Saved entries:
↓
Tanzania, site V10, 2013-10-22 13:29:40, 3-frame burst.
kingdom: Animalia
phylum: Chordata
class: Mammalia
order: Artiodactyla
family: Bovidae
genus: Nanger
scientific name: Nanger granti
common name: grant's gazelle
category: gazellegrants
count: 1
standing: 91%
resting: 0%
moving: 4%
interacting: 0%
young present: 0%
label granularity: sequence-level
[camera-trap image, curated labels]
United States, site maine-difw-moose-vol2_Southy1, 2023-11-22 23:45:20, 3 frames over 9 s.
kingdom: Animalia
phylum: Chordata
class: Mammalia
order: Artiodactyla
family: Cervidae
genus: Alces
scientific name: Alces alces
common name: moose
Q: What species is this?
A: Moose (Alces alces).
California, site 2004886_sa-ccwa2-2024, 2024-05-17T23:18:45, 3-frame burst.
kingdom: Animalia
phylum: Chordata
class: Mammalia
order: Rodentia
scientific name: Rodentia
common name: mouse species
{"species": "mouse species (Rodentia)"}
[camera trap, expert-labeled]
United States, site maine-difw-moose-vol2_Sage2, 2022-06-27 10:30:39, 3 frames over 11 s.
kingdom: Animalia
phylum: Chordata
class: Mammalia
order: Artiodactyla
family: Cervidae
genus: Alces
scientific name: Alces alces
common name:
↑
## Task details:
Repeat every record exactly as written, please.

## Finished task:
Tanzania, site V10, 2013-10-22 13:29:40, 3-frame burst.
kingdom: Animalia
phylum: Chordata
class: Mammalia
order: Artiodactyla
family: Bovidae
genus: Nanger
scientific name: Nanger granti
common name: grant's gazelle
category: gazellegrants
count: 1
standing: 91%
resting: 0%
moving: 4%
interacting: 0%
young present: 0%
label granularity: sequence-level
[camera-trap image, curated labels]
United States, site maine-difw-moose-vol2_Southy1, 2023-11-22 23:45:20, 3 frames over 9 s.
kingdom: Animalia
phylum: Chordata
class: Mammalia
order: Artiodactyla
family: Cervidae
genus: Alces
scientific name: Alces alces
common name: moose
Q: What species is this?
A: Moose (Alces alces).
California, site 2004886_sa-ccwa2-2024, 2024-05-17T23:18:45, 3-frame burst.
kingdom: Animalia
phylum: Chordata
class: Mammalia
order: Rodentia
scientific name: Rodentia
common name: mouse species
{"species": "mouse species (Rodentia)"}
[camera trap, expert-labeled]
United States, site maine-difw-moose-vol2_Sage2, 2022-06-27 10:30:39, 3 frames over 11 s.
kingdom: Animalia
phylum: Chordata
class: Mammalia
order: Artiodactyla
family: Cervidae
genus: Alces
scientific name: Alces alces
common name:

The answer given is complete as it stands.